CliMA / ClimaAtmos.jl

ClimaAtmos.jl is a library for building atmospheric circulation models that is designed from the outset to leverage data assimilation and machine learning tools. We welcome contributions!
Apache License 2.0
84 stars 18 forks source link

Fix broken NVTX reports #2911

Closed charleskawczynski closed 1 month ago

charleskawczynski commented 7 months ago

We need to fix the broken NVTX reports, both on central and on clima.
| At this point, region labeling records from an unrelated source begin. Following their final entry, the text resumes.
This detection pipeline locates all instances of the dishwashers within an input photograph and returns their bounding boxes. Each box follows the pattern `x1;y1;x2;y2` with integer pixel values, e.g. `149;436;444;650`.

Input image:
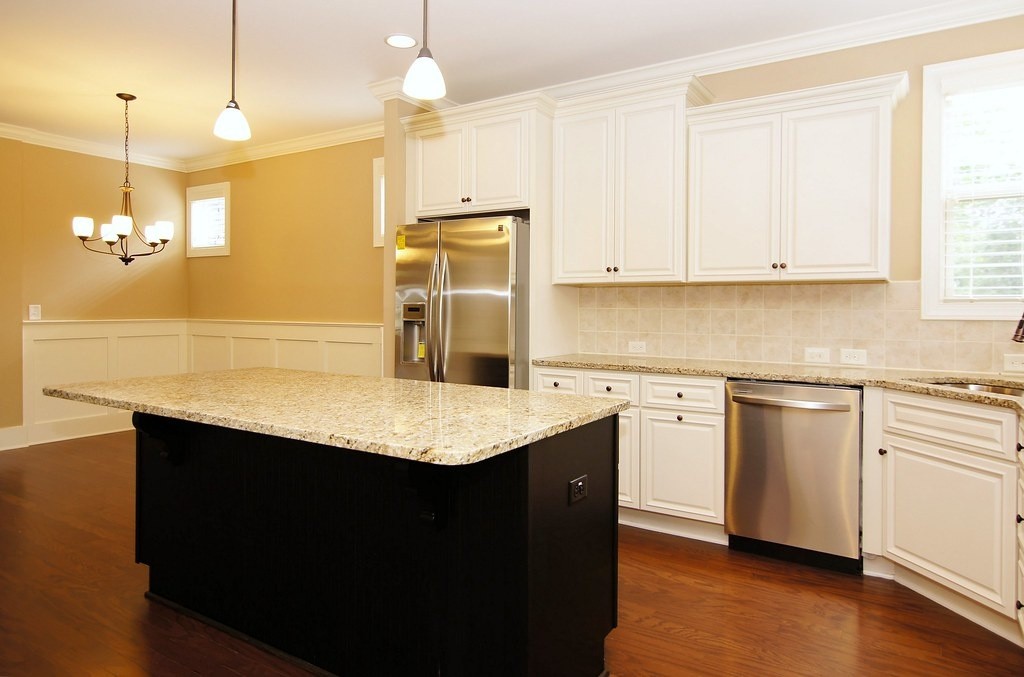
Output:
721;376;863;562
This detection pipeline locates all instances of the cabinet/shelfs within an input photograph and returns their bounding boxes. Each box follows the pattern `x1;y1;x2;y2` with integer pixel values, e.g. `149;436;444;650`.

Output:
686;70;911;283
531;353;732;547
881;371;1024;649
550;72;717;286
398;90;559;222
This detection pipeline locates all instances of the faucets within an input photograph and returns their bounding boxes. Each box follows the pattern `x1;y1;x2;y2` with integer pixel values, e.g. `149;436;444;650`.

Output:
1011;311;1024;343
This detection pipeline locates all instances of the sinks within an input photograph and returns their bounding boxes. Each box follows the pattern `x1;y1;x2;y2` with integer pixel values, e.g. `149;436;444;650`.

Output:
899;376;1024;398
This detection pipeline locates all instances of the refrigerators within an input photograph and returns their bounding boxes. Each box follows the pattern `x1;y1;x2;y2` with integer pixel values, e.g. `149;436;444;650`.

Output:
390;214;528;388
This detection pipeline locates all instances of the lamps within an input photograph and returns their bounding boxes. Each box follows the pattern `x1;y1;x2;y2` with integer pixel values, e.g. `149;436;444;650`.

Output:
72;92;175;267
211;0;252;142
402;0;447;100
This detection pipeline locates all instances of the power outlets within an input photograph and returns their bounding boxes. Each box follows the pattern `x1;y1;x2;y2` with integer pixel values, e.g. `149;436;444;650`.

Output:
839;349;868;364
804;347;830;363
629;342;646;354
28;304;42;320
1004;354;1024;373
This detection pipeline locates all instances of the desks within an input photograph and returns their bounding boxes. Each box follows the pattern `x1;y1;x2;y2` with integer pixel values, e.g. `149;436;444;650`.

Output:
40;370;632;677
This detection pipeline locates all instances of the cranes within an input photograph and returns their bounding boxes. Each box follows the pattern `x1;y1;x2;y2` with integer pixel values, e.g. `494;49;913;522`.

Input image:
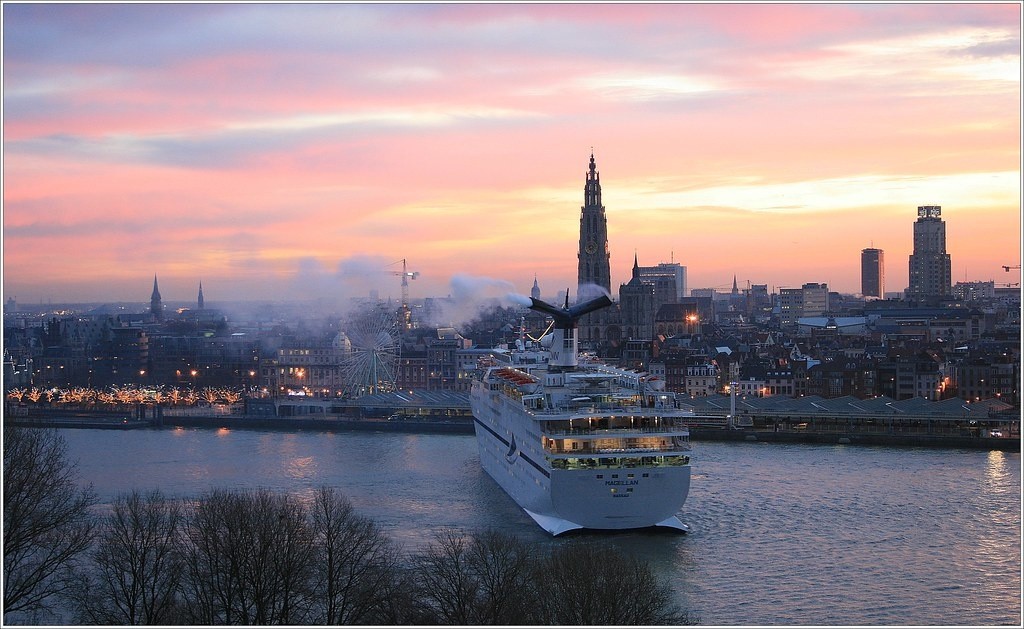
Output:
1002;264;1021;272
353;258;420;326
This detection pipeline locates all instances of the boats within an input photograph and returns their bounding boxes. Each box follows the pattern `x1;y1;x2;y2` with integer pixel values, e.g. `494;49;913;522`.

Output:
468;292;696;537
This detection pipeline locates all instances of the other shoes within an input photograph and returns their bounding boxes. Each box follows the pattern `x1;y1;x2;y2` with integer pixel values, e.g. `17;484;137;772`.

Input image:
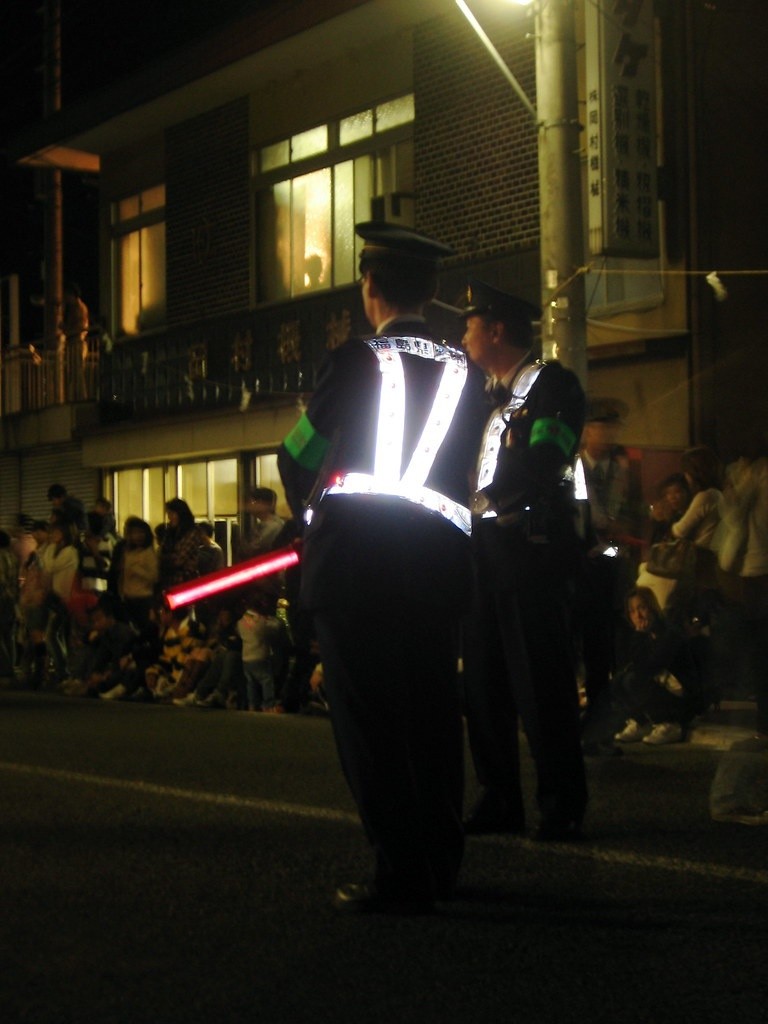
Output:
532;799;581;838
461;811;526;834
95;680;330;722
334;875;433;914
579;740;623;759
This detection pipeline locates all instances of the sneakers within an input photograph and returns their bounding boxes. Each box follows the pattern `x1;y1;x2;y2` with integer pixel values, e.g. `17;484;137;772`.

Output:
612;717;651;743
641;720;682;744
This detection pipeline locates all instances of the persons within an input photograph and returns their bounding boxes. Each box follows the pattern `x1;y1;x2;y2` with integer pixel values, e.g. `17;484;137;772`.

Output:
0;284;766;838
278;223;494;913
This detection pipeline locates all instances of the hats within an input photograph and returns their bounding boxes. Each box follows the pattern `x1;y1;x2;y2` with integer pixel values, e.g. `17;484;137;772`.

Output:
458;279;543;330
355;220;458;267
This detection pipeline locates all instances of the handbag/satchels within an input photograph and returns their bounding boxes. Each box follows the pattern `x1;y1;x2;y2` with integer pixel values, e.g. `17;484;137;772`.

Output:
645;525;696;582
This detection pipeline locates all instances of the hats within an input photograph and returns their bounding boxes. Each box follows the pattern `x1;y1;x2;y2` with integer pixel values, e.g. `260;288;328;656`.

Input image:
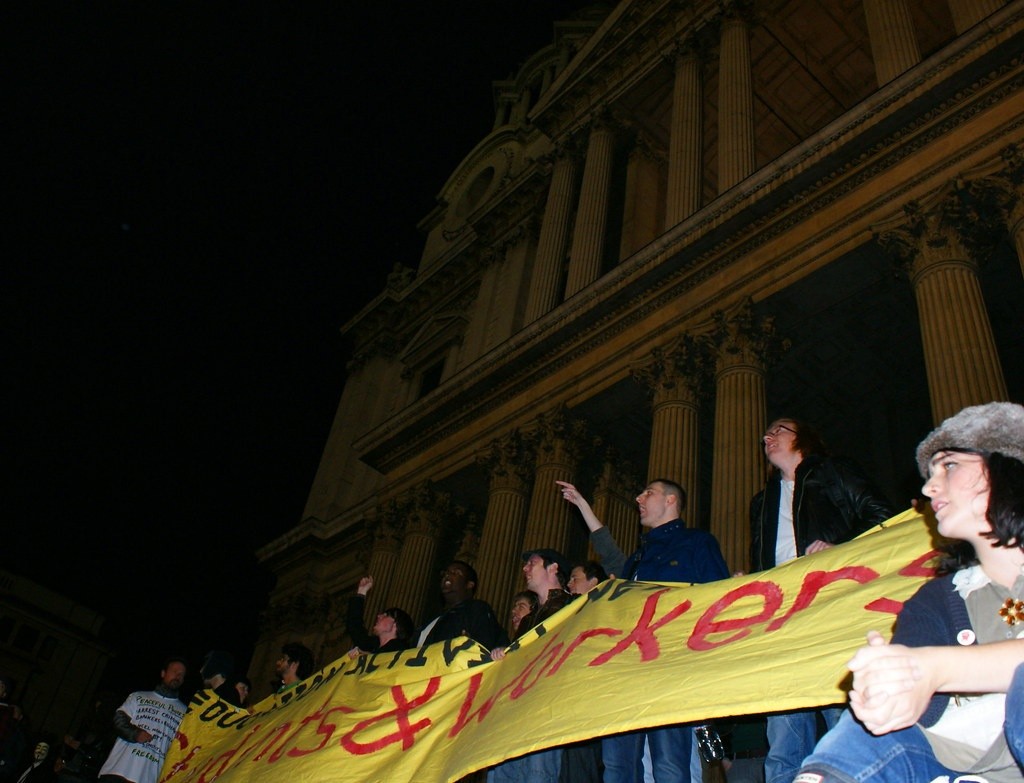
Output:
914;401;1023;481
523;548;574;574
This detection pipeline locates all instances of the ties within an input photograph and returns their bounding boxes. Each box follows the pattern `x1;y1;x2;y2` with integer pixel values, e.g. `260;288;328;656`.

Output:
18;764;34;782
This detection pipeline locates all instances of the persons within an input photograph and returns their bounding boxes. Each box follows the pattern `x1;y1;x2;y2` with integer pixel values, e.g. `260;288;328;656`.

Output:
1;703;68;783
753;415;892;783
198;657;233;707
492;588;559;783
601;478;735;783
556;478;712;783
562;557;602;598
410;560;512;783
230;676;252;709
273;638;318;690
793;395;1024;783
347;573;410;661
93;660;191;783
513;547;600;783
485;766;494;783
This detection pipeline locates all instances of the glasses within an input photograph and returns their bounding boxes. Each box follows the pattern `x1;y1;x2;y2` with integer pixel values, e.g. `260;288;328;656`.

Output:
760;425;797;444
438;568;467;582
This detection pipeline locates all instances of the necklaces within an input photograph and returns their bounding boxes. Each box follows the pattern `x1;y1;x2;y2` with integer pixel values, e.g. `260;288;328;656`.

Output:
968;547;1024;626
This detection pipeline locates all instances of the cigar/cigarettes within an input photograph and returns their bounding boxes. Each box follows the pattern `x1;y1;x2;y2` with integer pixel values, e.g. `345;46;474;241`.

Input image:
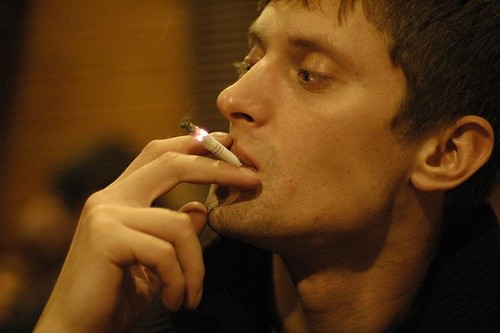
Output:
179;121;243;167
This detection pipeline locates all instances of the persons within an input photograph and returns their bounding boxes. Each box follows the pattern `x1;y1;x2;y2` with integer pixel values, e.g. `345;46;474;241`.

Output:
31;0;500;333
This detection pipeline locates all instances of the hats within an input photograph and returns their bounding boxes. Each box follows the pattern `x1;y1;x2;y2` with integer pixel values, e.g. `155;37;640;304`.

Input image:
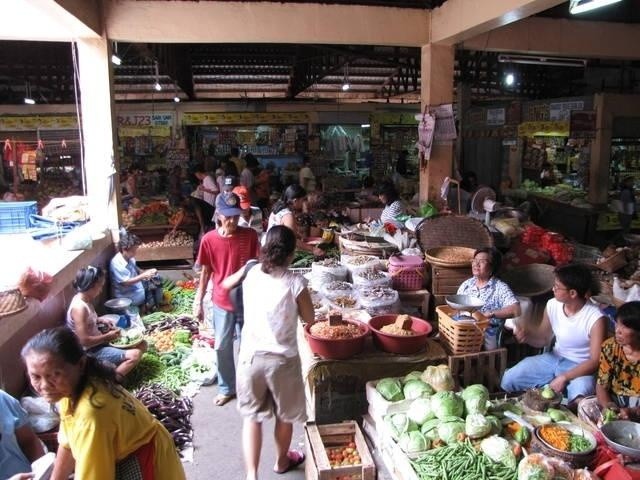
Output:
215;174;252;217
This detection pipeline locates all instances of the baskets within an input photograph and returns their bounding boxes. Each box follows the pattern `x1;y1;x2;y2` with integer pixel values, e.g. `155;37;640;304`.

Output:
531;425;596;470
388;255;426;291
435;305;490;355
594;249;628;274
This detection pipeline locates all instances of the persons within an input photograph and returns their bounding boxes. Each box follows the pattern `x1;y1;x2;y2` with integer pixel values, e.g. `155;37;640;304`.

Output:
66;263;148;386
120;142;419;255
459;140;639;272
107;231;173;315
222;223;313;480
3;165;74;201
578;299;640;427
500;262;608;409
191;189;264;408
455;247;522;355
22;322;187;480
0;387;54;480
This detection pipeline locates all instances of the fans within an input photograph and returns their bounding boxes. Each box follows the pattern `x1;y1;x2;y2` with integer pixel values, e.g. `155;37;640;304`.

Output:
471;186;500;230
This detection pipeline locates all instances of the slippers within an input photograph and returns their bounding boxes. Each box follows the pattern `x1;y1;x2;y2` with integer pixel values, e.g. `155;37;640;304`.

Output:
273;449;305;475
213;393;236;406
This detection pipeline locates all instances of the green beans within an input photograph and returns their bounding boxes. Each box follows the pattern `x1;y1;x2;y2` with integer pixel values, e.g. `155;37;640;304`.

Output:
408;435;518;480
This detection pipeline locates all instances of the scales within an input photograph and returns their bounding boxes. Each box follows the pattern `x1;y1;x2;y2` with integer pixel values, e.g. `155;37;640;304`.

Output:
445;294;485;323
600;419;640;480
103;296;140;316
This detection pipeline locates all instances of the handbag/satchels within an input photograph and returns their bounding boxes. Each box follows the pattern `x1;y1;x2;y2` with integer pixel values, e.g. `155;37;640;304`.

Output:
228;262;260;314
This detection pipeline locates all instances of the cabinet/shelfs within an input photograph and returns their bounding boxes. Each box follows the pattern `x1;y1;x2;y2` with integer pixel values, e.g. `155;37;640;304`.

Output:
429;265;474;321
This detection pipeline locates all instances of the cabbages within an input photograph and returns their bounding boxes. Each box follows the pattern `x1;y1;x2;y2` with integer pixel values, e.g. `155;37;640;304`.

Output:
375;370;503;451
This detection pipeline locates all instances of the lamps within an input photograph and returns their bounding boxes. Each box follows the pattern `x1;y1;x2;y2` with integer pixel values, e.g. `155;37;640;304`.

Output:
109;41;184;105
22;77;35;105
342;61;351;92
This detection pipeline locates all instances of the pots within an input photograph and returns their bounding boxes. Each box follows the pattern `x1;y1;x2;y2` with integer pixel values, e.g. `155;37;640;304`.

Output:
503;410;597;464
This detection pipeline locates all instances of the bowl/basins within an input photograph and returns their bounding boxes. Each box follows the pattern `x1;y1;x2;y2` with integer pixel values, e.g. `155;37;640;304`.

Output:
600;418;640;458
368;315;434;355
304;318;368;356
536;422;597;454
charleskawczynski commented 7 months ago

This is needed to fix #2530.

charleskawczynski commented 6 months ago

Here's a summary of what is passing/failing:

Central
GPU: GPU dry baroclinic wave                           | qdstrm error 27%
GPU: GPU moist Held-Suarez                             | qdstrm error 16%
GPU: GPU moist Held-Suarez cloud diagnostics per stage | qdstrm error 17%
:umbrella: GPU: gpu_aquaplanet_dyamond                 | qdstrm error 27%
GPU: Prognostic EDMFX aquaplanet                       | qdstrm error 55%

Clima
dry baroclinic wave                                    | rpc returns EmptyMessage
moist Held-Suarez                                      | rpc returns EmptyMessage
moist Held-Suarez - 4 gpus                             | multi-rpc returns EmptyMessage
dry baroclinic wave - 4 gpus                           | success
gpu_aquaplanet_dyamond - strong scaling - 1 GPU        | success
gpu_aquaplanet_diagedmf - 1 GPU                        | success
charleskawczynski commented 6 months ago

Error messages are:

qdstrm

Generating '/tmp/slurm-40915165/nsys-report-4d1c.qdstrm'
[1/1] [====27%                     ] report.nsys-rep
Importer error status: Importation failed.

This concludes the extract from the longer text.